E’ un segno preciso, come qualcosa che minaccia di traboccare. Nemmeno più quel saldo argine a garanzia. Cominciano a girare in rete vecchi filmati (lui che, da eurodeputato, rifiuta di rispondere a un giornalista tedesco che lo interroga sui rimborsi-viaggio), polemiche sulla parata “sobria” del 2 giugno (il 1° giugno e mezzo, ironizza oggi Travaglio sul “Fatto”) e sui suoi giudizi su Grillo

La cosiddetta “antipolitica” -“antipolitici” sarebbe più corretto- non risparmia più nessuno, nemmeno il Presidente. L’Italia trema, regolamentari sciacalli sono al lavoro, tutti compriamo parmigiano online, e  infine -calcio sui maccheroni- neanche la possibilità di distrarsi con una partita.
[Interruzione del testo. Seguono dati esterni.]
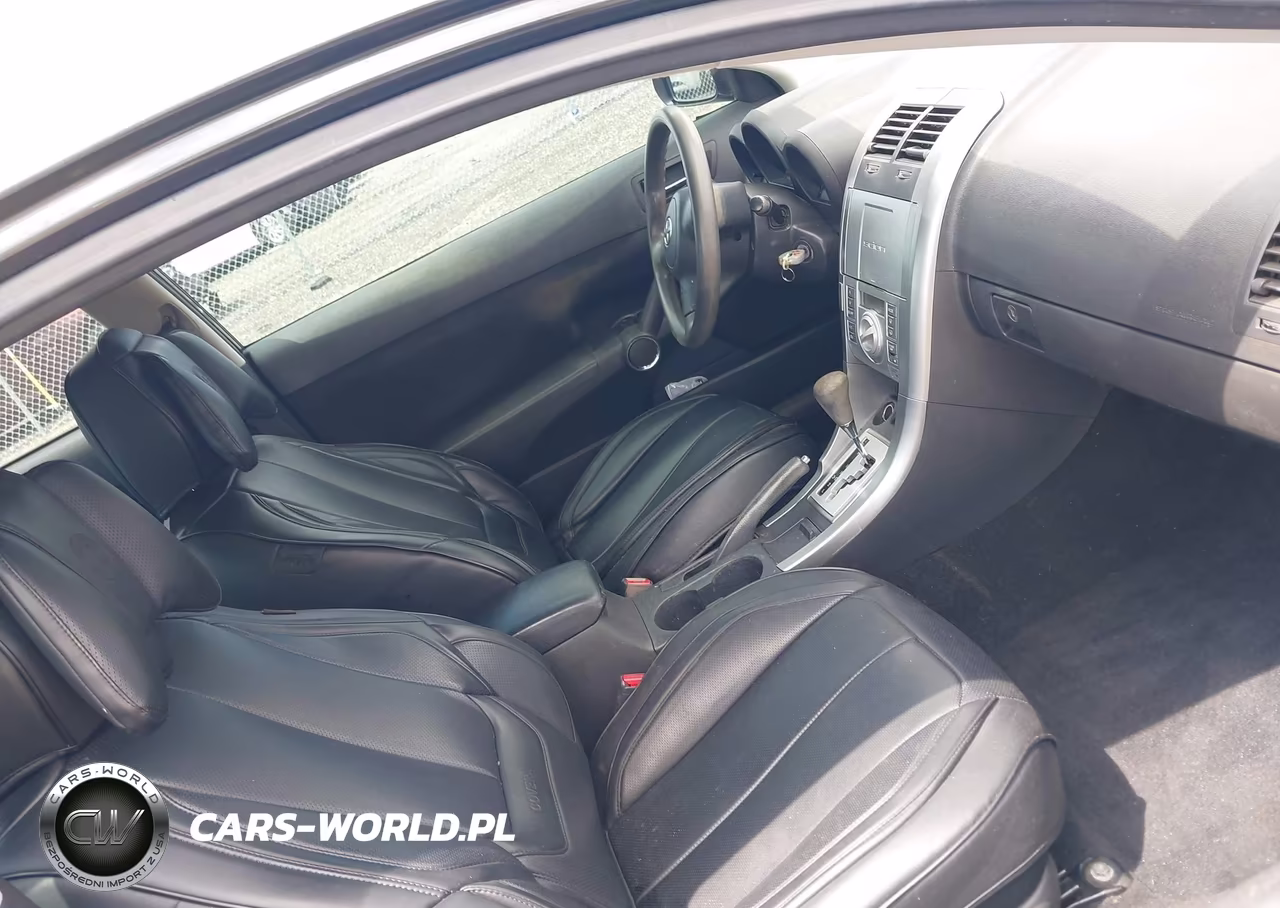 2007 Scion Tc VIN:JTKDE177070201332 - 5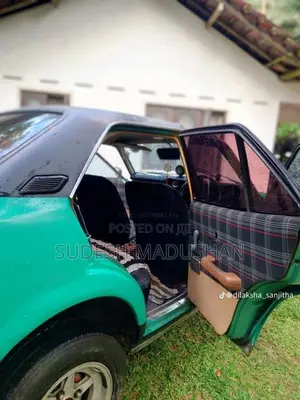 Mitsubishi Lancer Flat Light 1980 Car (Used)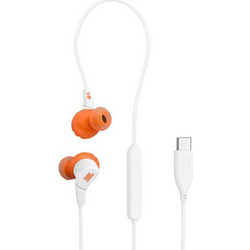 JBL Endurance Run 3 231551 Handsfree In-Ear USB-C White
La sensazione è quella di una valanga, di un Vajont, una massa che aumenta ogni giorno di volume e in velocità. Come pensiamo di arrivare al 2013? A che cosa dobbiamo prepararci? Sentite anche voi quello che sento io, il brontolio sordo che annuncia un’eruzione?

Come dare forma a questa energia incontrollata, come minimizzarme la distruttività?

Sarebbe utile un “progetto Saviano” -anche intorno a lui vortica un certo malumore- o è tardi anche per questo?  E magari  una lista, in sostegno alla lista che sostiene la lista di Saviano che sostiene il pd, tutto pur di non fare un programma. Buona idea, quella di Saviano: era venuta anche a me, ma  tre anni fa. E’ ancora tempo per questo?

Ci sono giorni in cui la confusione ti opprime.

p.s. non riesco ad attivare il link, non so perché. In ogni modo, nel febbraio 2009, avevo scritto questo:

Dico un nome -non perché lo preferisca ad altri, ma per questioni oggettive- che potrebbe costituire un polo carismatico davvero alternativo all’attuale nomenklatura di sinistra, e soprattutto alla seduttività di Silvio Berlusconi: Roberto Saviano. Che probabilmente non ha alcuna intenzione di fare politica, ma nessun dubbio sul fatto che costituirebbe un’alternativa vera. Di nomi se ne possono indicare altri, e vi prego di farlo. Sempre che si ritenga di dover permanere all’interno della dialettica democratica (maggioranza-opposizione), e non invece di doverne fuoruscire, con un’ardita invenzione politica.